In connection with the proposed transaction, Patterson-UTI has filed with the SEC a registration statement on Form S-4 that includes a joint proxy statement of Patterson-UTI and NexTier that also constitutes a prospectus of Patterson-UTI. The information in such registration statement is not complete and may be changed. Each of Patterson-UTI and NexTier also plans to file other relevant documents with the SEC regarding the proposed transaction. No offering of securities shall be made, except by means of a prospectus meeting the requirements of Section 10 of the U.S. Securities Act of 1933, as amended. After the registration statement is declared effective, the definitive joint proxy statement/prospectus will be mailed to shareholders of Patterson-UTI and NexTier. INVESTORS AND STOCKHOLDERS ARE URGED TO READ THE REGISTRATION STATEMENT, JOINT PROXY STATEMENT/PROSPECTUS AND OTHER DOCUMENTS THAT MAY BE FILED WITH THE SEC CAREFULLY AND IN THEIR ENTIRETY IF AND WHEN THEY BECOME AVAILABLE BECAUSE THEY WILL CONTAIN IMPORTANT INFORMATION ABOUT THE PROPOSED TRANSACTION. Investors and shareholders will be able to obtain free copies of these documents (if and when available) and other documents containing important information about Patterson-UTI and NexTier once such documents are filed with the SEC through the website maintained by the SEC at http://www.sec.gov. Copies of the documents filed with the SEC by Patterson-UTI will be available free of charge on Patterson-UTI’s website at http://www.patenergy.com or by contacting Patterson-UTI’s Investor Relations Department by phone at (281) 765-7170. Copies of the documents filed with the SEC by NexTier will be available free of charge on NexTier’s website at https://nextierofs.com or by contacting NexTier’s Investor Relations Department by phone at (346) 242-0519.

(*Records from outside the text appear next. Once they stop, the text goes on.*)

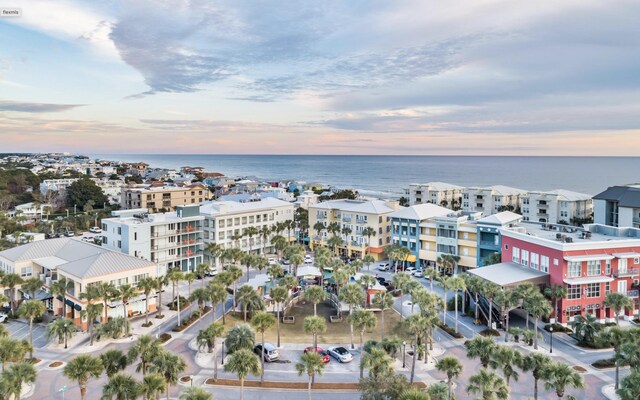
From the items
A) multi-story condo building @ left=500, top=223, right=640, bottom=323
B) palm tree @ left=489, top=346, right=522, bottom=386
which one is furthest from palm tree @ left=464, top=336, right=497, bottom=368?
multi-story condo building @ left=500, top=223, right=640, bottom=323

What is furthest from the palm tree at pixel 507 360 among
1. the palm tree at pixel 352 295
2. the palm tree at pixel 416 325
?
the palm tree at pixel 352 295

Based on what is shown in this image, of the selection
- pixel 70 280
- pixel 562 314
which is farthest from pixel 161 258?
pixel 562 314

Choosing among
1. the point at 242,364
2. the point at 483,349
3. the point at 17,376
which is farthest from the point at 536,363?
the point at 17,376

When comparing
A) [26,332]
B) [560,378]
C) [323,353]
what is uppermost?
[560,378]

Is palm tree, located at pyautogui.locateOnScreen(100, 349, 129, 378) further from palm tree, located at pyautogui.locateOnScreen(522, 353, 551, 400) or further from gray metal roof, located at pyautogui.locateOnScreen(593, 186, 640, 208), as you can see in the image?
gray metal roof, located at pyautogui.locateOnScreen(593, 186, 640, 208)

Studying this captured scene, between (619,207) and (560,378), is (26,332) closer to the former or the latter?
(560,378)
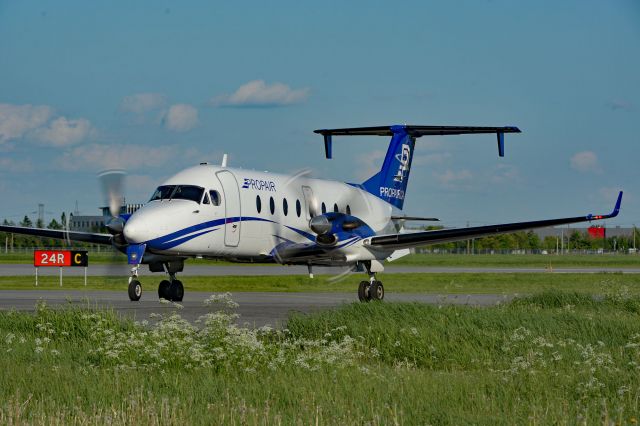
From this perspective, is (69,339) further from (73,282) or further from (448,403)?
(73,282)

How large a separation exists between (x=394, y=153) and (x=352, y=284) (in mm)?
11207

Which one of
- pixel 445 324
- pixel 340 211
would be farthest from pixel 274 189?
pixel 445 324

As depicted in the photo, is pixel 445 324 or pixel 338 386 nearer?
pixel 338 386

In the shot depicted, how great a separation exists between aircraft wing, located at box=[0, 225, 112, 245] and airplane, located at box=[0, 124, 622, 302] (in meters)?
0.03

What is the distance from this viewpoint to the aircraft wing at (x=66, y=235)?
3018 cm

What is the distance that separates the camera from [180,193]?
26984 millimetres

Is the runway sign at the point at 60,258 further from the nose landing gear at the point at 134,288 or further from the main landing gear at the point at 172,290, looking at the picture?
the nose landing gear at the point at 134,288

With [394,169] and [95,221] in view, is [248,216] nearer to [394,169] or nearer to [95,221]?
[95,221]

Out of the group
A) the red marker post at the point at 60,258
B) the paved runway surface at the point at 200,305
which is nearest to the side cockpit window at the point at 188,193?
the paved runway surface at the point at 200,305

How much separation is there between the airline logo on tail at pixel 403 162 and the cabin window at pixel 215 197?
10151 mm

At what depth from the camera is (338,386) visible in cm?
1170

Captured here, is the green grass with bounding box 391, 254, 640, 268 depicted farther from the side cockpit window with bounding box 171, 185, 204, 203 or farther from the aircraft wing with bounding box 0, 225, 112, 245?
the side cockpit window with bounding box 171, 185, 204, 203

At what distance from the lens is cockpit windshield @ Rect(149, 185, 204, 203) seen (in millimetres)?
26906

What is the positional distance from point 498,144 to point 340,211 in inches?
236
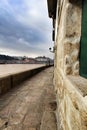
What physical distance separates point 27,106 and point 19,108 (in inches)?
9.8

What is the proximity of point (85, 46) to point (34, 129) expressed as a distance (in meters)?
1.55

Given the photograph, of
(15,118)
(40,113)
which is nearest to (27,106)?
(40,113)

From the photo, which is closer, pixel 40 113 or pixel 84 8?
pixel 84 8

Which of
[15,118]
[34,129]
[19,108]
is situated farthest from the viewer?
[19,108]

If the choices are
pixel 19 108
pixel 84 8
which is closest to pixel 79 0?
pixel 84 8

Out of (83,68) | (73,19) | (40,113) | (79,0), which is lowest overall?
(40,113)

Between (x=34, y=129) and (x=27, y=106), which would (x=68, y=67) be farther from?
(x=27, y=106)

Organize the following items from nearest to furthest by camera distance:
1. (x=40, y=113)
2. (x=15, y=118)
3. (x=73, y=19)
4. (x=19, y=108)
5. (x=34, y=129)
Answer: (x=73, y=19), (x=34, y=129), (x=15, y=118), (x=40, y=113), (x=19, y=108)

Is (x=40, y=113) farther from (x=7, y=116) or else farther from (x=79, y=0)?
A: (x=79, y=0)

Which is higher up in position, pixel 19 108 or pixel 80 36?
pixel 80 36

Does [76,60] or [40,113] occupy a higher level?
[76,60]

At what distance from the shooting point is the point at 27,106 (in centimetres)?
391

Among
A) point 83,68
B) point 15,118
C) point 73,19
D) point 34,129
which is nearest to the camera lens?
point 83,68

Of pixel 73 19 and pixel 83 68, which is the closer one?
pixel 83 68
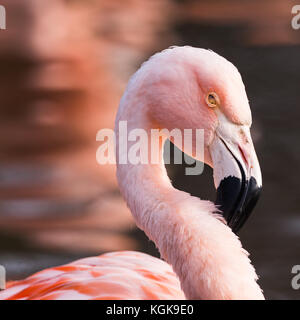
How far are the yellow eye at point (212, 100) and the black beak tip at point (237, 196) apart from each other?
0.21m

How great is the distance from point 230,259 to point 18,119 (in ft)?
9.03

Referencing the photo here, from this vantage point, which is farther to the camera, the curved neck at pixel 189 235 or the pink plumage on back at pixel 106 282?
the pink plumage on back at pixel 106 282

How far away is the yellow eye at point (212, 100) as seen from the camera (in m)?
2.02

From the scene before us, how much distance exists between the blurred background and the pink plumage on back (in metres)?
0.91

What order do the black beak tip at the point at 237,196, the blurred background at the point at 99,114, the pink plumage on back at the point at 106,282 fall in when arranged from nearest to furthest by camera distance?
1. the black beak tip at the point at 237,196
2. the pink plumage on back at the point at 106,282
3. the blurred background at the point at 99,114

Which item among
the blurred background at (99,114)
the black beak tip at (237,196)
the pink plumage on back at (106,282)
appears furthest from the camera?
the blurred background at (99,114)

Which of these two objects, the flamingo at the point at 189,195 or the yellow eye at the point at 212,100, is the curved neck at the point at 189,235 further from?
the yellow eye at the point at 212,100

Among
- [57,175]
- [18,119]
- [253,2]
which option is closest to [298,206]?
[57,175]

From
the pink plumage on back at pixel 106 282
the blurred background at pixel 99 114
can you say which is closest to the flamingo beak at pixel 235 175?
the pink plumage on back at pixel 106 282

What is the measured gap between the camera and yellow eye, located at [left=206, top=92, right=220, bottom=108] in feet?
6.63

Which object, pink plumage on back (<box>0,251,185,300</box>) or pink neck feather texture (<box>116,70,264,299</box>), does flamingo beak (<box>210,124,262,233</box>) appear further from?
pink plumage on back (<box>0,251,185,300</box>)

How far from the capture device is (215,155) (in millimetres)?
2025

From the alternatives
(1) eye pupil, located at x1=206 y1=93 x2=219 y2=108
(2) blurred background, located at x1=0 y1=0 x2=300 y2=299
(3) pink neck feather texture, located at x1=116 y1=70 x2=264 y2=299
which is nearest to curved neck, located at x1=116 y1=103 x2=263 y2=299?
(3) pink neck feather texture, located at x1=116 y1=70 x2=264 y2=299
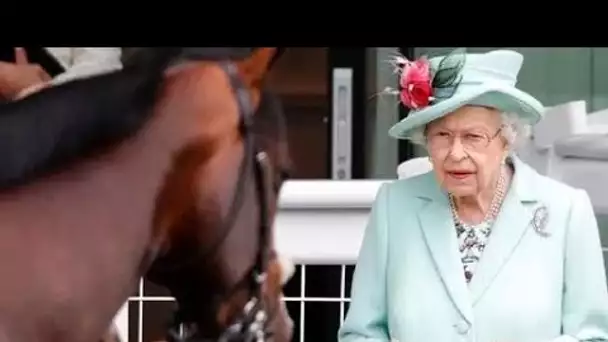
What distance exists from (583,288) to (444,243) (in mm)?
159

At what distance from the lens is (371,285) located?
1198 millimetres

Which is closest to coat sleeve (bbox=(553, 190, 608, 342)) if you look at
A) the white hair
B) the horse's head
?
the white hair

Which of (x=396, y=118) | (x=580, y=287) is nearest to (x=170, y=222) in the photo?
(x=396, y=118)

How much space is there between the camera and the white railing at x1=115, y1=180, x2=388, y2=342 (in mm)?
1207

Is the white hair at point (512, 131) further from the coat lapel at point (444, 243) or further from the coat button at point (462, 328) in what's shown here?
the coat button at point (462, 328)

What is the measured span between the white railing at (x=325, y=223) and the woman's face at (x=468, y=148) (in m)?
0.09

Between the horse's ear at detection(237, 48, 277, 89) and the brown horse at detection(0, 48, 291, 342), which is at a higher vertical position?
the horse's ear at detection(237, 48, 277, 89)

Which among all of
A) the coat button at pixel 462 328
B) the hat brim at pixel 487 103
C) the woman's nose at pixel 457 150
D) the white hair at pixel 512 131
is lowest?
the coat button at pixel 462 328

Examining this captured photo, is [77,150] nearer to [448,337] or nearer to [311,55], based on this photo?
[311,55]

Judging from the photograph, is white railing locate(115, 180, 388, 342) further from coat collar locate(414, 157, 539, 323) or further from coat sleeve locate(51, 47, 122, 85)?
coat sleeve locate(51, 47, 122, 85)

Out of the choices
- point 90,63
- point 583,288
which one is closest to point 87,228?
point 90,63

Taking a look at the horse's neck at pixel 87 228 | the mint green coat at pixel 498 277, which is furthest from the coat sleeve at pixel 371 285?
the horse's neck at pixel 87 228

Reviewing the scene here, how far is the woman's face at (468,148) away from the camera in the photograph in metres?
1.16

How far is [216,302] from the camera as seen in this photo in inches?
47.0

Participants in the Solicitation

Patterson-UTI, NexTier and certain of their respective directors and executive officers may be deemed to be participants in the solicitation of proxies in respect of the proposed transaction. Information about the directors and executive officers of Patterson-UTI is set forth in its proxy statement for its 2023 annual meeting of shareholders, which was filed with the SEC on April 11, 2023, Patterson-UTI’s Annual Report on Form 10-K for the fiscal year ended December 31, 2022, which was filed with the SEC on February 13, 2023, and Patterson-UTI’s amendment to its Annual Report on Form 10-K/A, which was filed with the SEC on July 17, 2023. Information about the directors and executive officers of NexTier is set forth in its proxy statement for its 2023 annual meeting of shareholders, which was filed with the SEC on April 28, 2023, and NexTier’s Annual Report on Form 10-K for the fiscal year ended December 31, 2022, which was filed with the SEC on February 16, 2023. Other information regarding the participants in the proxy solicitations and a description of their direct and indirect interests, by security holdings or otherwise, are or will be contained in the joint proxy statement/prospectus and other relevant materials to be filed with the SEC regarding the proposed transaction when such materials become available. Investors should read the joint proxy statement/prospectus carefully before making any voting or investment decisions. You may obtain free copies of these documents from Patterson-UTI or NexTier using the sources indicated above.

No Offer or Solicitation

This communication is not intended to and does not constitute an offer to sell or the solicitation of an offer to subscribe for or buy or an invitation to purchase or subscribe for any securities or the solicitation of any vote in any jurisdiction pursuant to the proposed transaction or otherwise, nor shall there be any sale, issuance or transfer of securities in any jurisdiction in contravention of applicable law. Subject to certain exceptions to be approved by the relevant regulators or certain facts to be ascertained, the public offer will not be made directly or indirectly, in or into any jurisdiction where to do so would constitute a violation of the laws of such jurisdiction, or by use of the mails or by any means or instrumentality (including without limitation, facsimile transmission, telephone and the internet) of interstate or foreign commerce, or any facility of a national securities exchange, of any such jurisdiction.